Exercise task 1
In the text below on publishing mediachain records with a schema, what does the mcclient publish command do when the file argument is left out?
Exercise task 2
Using the text below on publishing mediachain records with a schema, explain why mcclient publish wraps each input object in a small outer object when a schema reference is given.

Text block
[START]

Using your schema when publishing mediachain records
To ingest the MoMA artworks using the published schema:
mcclient publish --namespace museums.moma.artworks --idFilter .ObjectID --schemaReference QmdfuvXHnKtewFeunFBBDHrTsG5qyHBFCruWWh4xxXm9PA Artworks.ndjson
The mcclient publish
command also accepts newline-delimited json, so we give it the same file we prepared earlier as the final argument. If the argument is ommitted, it will read from standard input.
The --idFilter
flag is a jq filter that selects the ObjectID
field from the input records. Note the .
preceeding the field name; without it jq will give you an error. This produces a mediachain “WKI” (well-known-identifier), that can be used to look up the records in queries.
The --namespace
flag is also required to give the records a “home” in the mediachain hierarchy.
The --schemaReference
is the object ID of the schema we published earlier.
When you provide a schema reference to the mcclient publish
command, your input objects are validated against it, and wrapped in a small outer object that contains a link to the schema in the schema
field, with your record as the data
field. Wrapping objects in this way allows other users to fetch the schema for a record without needing to know it up front.
For example, this MoMA artist record:
{
"ArtistBio": "American, 1934\u20132015",
"BeginDate": 1934,
"ConstituentID": 67350,
"DisplayName": "Howard Guttenplan",
"EndDate": 2015,
"Gender": null,
"Nationality": "American",
"ULAN": null,
"Wiki QID": null
}
Would stored in mediachain as:
{
"schema": {
"/": "QmXciNhn4P6veuojsR6uRGHBu27pAztp5o1rtMkkmsTtUf"
},
"data": {
"ArtistBio": "American, 1934\u20132015",
"BeginDate": 1934,
"ConstituentID": 67350,
"DisplayName": "Howard Guttenplan",
"EndDate": 2015,
"Gender": null,
"Nationality": "American",
"ULAN": null,
"Wiki QID": null
}
}

[END]

Given information
[START]

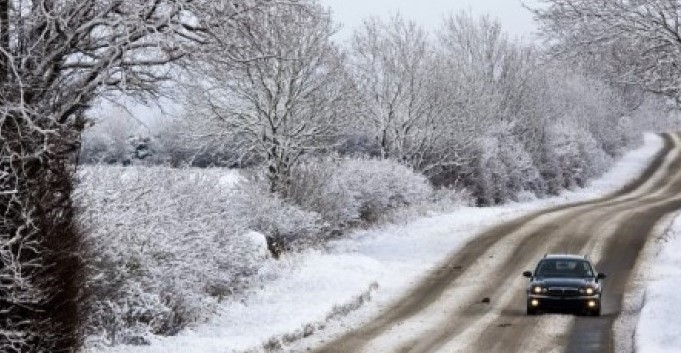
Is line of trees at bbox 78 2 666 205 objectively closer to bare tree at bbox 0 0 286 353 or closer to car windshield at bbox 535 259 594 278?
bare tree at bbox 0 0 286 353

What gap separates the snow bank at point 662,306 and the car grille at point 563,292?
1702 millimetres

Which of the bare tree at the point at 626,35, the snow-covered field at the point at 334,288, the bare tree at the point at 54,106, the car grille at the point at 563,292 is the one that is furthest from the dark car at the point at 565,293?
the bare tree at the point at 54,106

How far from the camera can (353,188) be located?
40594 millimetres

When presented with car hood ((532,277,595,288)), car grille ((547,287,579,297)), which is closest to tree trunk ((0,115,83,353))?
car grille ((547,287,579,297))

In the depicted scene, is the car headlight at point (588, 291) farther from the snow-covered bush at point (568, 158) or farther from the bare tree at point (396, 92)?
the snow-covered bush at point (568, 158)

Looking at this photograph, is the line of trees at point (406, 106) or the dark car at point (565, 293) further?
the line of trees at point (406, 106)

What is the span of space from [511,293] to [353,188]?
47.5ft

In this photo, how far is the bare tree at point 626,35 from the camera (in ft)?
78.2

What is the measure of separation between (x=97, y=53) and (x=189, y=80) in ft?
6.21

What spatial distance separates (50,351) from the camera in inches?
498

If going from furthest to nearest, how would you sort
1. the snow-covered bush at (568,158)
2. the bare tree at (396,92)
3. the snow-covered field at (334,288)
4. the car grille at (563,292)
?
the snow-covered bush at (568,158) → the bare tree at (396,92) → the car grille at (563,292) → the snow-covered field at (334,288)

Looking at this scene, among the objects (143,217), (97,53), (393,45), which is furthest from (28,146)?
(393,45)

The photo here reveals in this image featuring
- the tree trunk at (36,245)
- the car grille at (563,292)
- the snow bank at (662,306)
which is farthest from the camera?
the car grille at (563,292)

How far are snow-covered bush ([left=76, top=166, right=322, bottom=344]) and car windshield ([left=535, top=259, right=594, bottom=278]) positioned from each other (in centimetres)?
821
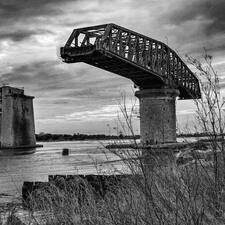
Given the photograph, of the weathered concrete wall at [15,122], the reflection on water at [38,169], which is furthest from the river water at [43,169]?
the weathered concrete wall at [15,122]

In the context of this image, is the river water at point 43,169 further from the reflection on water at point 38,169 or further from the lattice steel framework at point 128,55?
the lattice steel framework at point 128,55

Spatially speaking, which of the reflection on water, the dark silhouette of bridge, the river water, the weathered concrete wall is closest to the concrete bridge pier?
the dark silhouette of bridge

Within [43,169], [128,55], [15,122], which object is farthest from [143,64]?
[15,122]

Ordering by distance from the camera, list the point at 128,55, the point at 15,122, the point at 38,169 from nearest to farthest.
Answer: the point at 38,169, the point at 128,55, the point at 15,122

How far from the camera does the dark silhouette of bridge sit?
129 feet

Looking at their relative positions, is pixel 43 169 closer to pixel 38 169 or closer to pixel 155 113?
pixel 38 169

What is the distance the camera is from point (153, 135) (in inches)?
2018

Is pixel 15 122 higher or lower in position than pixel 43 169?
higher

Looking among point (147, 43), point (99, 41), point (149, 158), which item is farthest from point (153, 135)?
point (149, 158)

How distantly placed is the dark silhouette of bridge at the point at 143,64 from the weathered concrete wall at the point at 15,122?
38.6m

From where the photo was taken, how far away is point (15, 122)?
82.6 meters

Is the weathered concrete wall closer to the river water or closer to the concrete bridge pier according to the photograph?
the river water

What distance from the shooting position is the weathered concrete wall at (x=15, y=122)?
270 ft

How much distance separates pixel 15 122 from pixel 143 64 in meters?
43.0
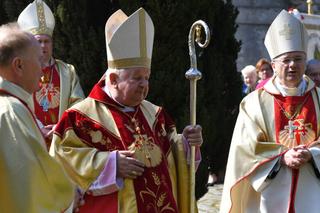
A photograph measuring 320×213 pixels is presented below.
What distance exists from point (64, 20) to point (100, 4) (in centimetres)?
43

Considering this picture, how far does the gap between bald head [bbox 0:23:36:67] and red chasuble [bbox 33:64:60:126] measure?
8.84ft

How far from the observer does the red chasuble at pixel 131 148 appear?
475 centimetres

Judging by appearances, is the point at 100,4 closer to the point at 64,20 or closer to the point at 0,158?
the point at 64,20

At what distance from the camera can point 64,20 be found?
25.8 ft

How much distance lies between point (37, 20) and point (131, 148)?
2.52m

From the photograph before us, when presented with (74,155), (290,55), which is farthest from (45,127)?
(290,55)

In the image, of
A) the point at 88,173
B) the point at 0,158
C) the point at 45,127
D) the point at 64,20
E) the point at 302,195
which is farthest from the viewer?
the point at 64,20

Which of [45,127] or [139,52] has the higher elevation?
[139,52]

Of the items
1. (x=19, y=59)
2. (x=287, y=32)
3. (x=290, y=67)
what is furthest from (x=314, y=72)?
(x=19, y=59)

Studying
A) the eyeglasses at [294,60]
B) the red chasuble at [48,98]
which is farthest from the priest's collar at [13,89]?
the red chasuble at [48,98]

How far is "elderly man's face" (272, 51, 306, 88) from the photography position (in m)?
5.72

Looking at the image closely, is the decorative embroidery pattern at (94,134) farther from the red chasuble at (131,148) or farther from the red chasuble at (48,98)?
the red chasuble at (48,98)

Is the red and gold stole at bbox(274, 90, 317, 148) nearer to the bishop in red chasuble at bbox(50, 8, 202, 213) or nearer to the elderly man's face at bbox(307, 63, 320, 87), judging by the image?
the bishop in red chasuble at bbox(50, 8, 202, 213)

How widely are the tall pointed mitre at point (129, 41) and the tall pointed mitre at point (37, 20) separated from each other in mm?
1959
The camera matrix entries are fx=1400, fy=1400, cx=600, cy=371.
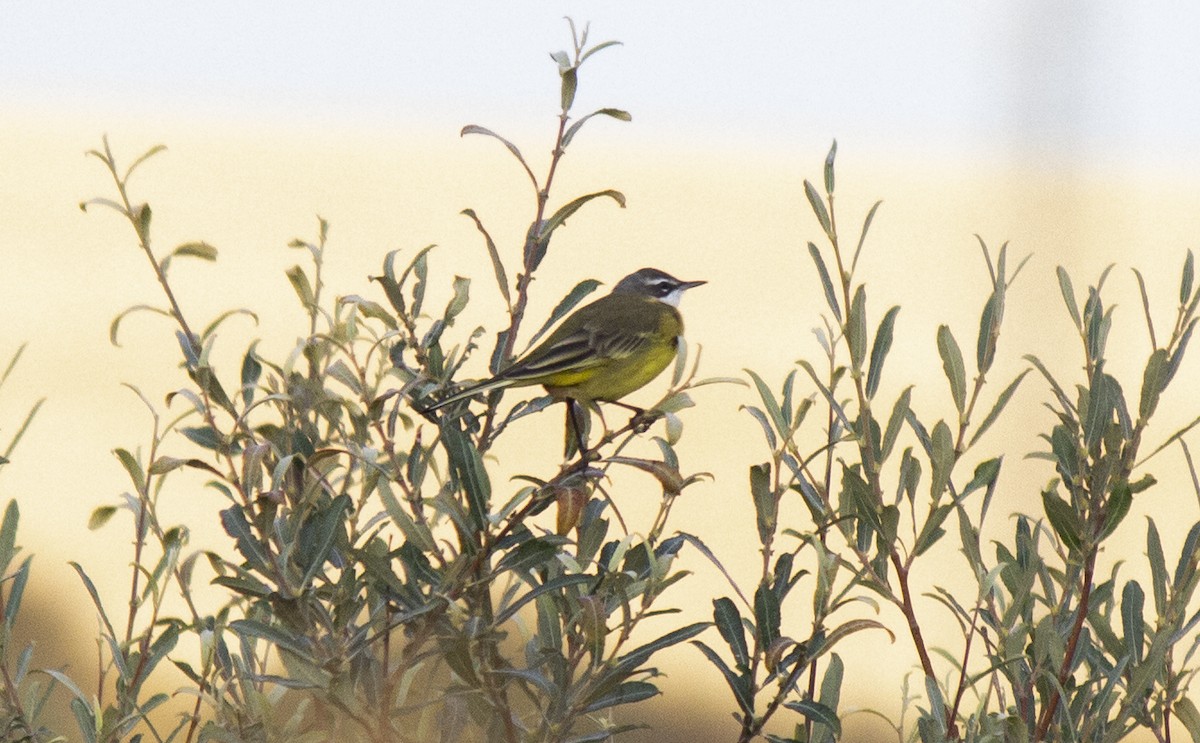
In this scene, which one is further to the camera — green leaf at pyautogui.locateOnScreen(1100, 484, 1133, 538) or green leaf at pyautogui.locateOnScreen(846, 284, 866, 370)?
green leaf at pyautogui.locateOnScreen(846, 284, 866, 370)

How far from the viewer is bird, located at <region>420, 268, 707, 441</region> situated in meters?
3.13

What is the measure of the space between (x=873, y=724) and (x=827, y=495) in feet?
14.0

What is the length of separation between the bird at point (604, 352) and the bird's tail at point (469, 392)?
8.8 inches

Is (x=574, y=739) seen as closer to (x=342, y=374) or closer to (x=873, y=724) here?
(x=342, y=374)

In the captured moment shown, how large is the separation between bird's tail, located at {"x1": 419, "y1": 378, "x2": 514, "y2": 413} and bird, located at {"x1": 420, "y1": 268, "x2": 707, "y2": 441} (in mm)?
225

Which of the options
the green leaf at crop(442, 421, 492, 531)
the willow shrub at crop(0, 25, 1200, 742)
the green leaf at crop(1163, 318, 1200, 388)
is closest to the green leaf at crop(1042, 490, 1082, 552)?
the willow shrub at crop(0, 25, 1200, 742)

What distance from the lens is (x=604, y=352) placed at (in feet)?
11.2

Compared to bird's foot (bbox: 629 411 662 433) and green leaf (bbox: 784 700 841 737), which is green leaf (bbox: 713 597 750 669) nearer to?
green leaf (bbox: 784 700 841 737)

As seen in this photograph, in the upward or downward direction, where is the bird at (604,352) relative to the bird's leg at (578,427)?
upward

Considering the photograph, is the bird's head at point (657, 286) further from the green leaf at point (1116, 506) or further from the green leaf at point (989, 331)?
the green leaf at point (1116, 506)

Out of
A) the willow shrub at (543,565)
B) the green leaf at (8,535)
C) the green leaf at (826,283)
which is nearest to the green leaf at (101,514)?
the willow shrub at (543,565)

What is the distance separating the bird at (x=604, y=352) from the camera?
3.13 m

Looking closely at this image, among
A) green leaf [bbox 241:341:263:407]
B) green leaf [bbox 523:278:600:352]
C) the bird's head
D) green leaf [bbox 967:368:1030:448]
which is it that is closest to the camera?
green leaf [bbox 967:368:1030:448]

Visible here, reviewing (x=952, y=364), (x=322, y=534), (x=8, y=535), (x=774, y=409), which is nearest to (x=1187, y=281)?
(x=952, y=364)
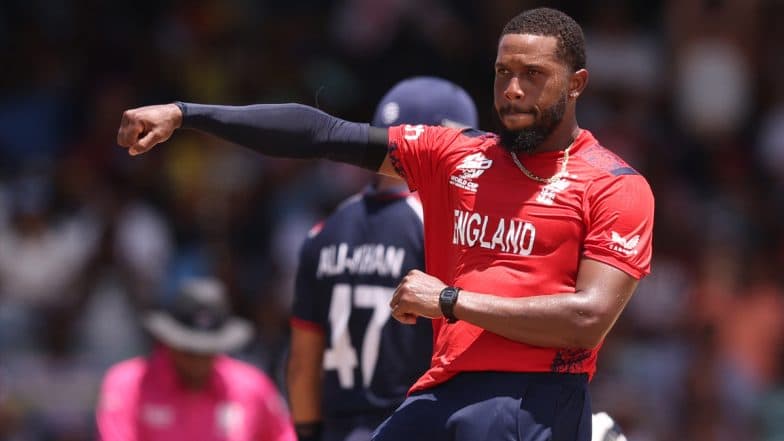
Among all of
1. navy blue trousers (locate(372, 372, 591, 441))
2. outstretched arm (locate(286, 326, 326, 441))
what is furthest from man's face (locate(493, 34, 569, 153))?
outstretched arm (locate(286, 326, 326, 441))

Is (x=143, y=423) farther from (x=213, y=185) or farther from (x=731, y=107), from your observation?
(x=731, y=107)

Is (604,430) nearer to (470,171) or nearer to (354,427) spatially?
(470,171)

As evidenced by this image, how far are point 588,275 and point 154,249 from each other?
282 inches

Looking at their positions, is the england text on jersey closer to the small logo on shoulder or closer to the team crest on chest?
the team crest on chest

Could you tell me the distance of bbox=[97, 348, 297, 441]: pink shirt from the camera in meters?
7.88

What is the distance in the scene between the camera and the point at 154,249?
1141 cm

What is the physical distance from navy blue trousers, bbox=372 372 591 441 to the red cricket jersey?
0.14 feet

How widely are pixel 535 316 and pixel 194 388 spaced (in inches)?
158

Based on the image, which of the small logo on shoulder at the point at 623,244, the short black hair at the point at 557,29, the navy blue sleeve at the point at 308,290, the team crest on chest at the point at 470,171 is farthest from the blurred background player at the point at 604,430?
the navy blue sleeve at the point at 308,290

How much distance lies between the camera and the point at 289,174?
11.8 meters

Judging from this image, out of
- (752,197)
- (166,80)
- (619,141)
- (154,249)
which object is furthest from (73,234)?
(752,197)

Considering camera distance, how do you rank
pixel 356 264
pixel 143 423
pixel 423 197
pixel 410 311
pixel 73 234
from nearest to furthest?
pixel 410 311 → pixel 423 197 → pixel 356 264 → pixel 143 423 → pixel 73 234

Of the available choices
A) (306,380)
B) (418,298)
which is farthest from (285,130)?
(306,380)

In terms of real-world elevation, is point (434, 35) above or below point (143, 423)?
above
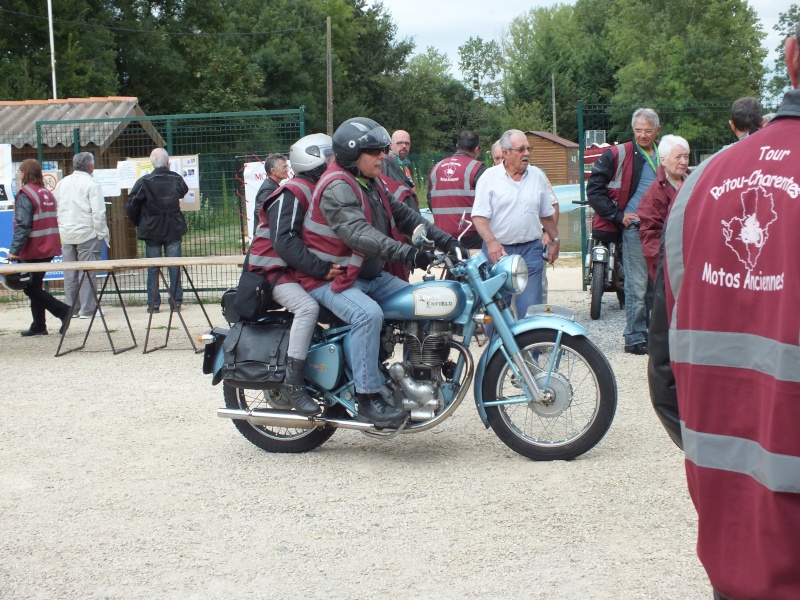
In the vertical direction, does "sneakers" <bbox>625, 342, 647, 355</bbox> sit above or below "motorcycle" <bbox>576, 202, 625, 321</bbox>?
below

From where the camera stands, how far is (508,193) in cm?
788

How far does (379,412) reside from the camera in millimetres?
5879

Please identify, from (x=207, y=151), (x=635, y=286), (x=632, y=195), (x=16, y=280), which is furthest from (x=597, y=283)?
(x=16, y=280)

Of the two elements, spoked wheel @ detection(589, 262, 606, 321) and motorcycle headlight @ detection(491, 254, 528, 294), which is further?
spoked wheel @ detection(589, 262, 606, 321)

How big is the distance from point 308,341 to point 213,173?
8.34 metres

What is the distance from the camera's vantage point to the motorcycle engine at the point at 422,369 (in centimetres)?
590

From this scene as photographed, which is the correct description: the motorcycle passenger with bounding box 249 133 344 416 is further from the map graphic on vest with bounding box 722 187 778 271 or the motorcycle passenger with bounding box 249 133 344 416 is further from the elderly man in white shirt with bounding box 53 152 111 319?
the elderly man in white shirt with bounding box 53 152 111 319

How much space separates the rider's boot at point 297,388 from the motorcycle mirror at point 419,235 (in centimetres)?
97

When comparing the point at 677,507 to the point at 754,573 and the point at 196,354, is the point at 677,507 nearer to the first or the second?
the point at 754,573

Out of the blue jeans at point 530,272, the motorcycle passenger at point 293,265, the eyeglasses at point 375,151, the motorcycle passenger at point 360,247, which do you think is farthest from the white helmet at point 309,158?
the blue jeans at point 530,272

[END]

Reply 1
It reads from standard input.

Reply 2
The outer object puts a link to the schema in its schema field and the original record in its data field. This wrapping lets other users fetch the schema for a record without needing to know it up front.